Exercise passage:
________________
S. aureus Induce Human Cytokine Expression in Humanized Mice
To determine the extent of the participation of the human immune responses to S. aureus in the lung, human cytokine expression was analyzed using a quantitative polymerase chain reaction array (Figure 2). Robust human gene expression induced in response to infection was observed across several different categories. Several cytokines and chemokines associated with T cells were observed, including the CXCR3 chemokines and CXCL9, CXCL10, and CXCL11. Over 400-fold induction of CCL2 was observed, in addition to genes encoding other macrophage chemokines, CCL7 and CSF1, consistent with the recruitment of macrophages into the airway (Figure 2). Genes associated with dendritic cells (CCL20 and CSF2), neutrophils (IL8, CCL3, CXCL1, CXCL2, and CSF3), and B cells (CXCL13 and TNFSF13B) were also observed (Figure 2). A large number of genes associated with inflammation were also induced upon infection. These included those encoding cytokines in the interleukin 1 (IL-1) family (IL-1α, IL-1β, and IL-1RN), interleukin 6 (IL-6), tumor necrosis factor (TNF), and interleukin 17 (IL-17; Figure 2). We also observed induction of the antiinflammatory genes IL20 and IL22 (Figure 2). These data indicate there are sufficient human cells in the humanized mouse lung to induce robust human cytokine expression in response to S. aureus infection.
Figure 2.
Human cytokine gene expression in humanized mouse lungs in response to Staphylococcus aureus. Humanized mice were intranasally infected with 2 × 107 colony-forming units (CFU) of S. aureus USA300 for 24 hours. RNA was extracted from lung tissue homogenate and a quantitative reverse transcription–polymerase chain reaction array of various cytokines and chemokines, comparing uninfected and wild-type (WT) infected mice (n = 3 from 3 independent experiments). Abbreviation: PBS, phosphate-buffered saline.
________________
Dataset entries:

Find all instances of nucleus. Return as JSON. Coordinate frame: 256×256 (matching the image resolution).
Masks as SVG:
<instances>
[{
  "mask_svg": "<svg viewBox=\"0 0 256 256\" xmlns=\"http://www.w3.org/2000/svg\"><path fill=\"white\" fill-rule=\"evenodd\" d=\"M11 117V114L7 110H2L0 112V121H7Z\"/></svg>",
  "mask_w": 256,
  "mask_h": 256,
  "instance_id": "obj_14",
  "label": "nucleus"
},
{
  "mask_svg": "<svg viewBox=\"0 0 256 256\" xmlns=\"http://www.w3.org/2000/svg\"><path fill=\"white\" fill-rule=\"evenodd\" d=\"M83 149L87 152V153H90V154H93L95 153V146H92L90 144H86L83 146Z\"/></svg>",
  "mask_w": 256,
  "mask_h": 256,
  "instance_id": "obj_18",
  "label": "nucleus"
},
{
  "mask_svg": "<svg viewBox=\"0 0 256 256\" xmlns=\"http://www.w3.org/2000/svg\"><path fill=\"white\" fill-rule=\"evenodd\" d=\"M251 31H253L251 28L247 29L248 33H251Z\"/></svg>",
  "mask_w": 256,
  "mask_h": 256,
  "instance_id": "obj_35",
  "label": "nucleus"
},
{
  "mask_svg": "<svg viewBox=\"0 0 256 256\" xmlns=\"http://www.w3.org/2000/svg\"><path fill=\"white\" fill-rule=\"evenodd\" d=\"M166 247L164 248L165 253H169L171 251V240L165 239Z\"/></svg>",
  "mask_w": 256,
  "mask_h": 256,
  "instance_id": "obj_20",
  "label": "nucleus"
________________
Explore the material:
1. List every gene that the passage on human cytokine expression in humanized mice associates with neutrophils.
2. Carry on the passage on human cytokine expression in humanized mice from where it stops.

Your written answers:
1. IL8, CCL3, CXCL1, CXCL2, CSF3

2.
As further evidence that human immune cells confer increased susceptibility to infection in the humanized mouse, we used interleukin 3 (IL-3)/granulocyte-macrophage colony-stimulating factor (GM-CSF) knock-in mice. These mice express human IL-3 and GM-CSF and display improved myeloid cell reconstitution and the development of human alveolar macrophages [26]. There was an 8.8-fold increase (0.35 vs 3.1 × 105 CFU/mL; P < .05) of S. aureus in BALF in the knock-in mice, compared with the NSG humanized mice (Figure 3A), and a 285-fold increase in bacterial burden in the lung (0.32 × 107 vs 9.0 × 107 CFU/mL; P < .05; Figure 3B). This increased bacterial burden was associated with increased protein (as a measure of lung injury) in the BALF (Figure 3C). Human cytokine levels were not significantly different between the 2 groups of humanized mice (Figure 3D). We observed increased human neutrophil numbers in the IL-3/GM-CSF knock-in mice (3-fold; P < .05; Figure 3E), as well as an increase in human macrophages (1.7-fold; P = .1; Figure 3E), consistent with published data. No major changes were observed in the lung (Figure 3F). These experiments using the IL-3/GMCSF humanized mice also indicate that an increased number of human immune cells correlates with the increased severity of S. aureus infection.
Figure 3.
Granulocyte-macrophage colony-stimulating factor (GM-CSF)/interleukin 3 (IL-3) knock-in (KI) mice have increased susceptibility to Staphylococcus aureus infection as compared to nonobese diabetic (NOD)–scid IL2Rγnull (NSG) humanized mice. Humanized NSG and humanized IL-3/GM-CSF KI mice were intranasally infected with 2 × 107 colony-forming units (CFU) of S. aureus USA300 for 24 hours. Bacterial counts in bronchoalveolar lavage fluid (BALF) (A) and lung homogenate (B). Each point represents a mouse. Lines among data points represent median values. C, Protein content in BALF. D, Human cytokine levels in BALF as assessed by enzyme-linked immunosorbent assay. Analysis of human immune cells in BALF (E) and lung homogenate (F). Data are for 4 humanized NSG and 8 IL-3/GM-CSF KI mice. Graphs display means with standard errors. *P < .05. Abbreviations: DC, dendritic cell; MAC, macrophage; NK, natural killer; PMN, polymorphonuclear cell.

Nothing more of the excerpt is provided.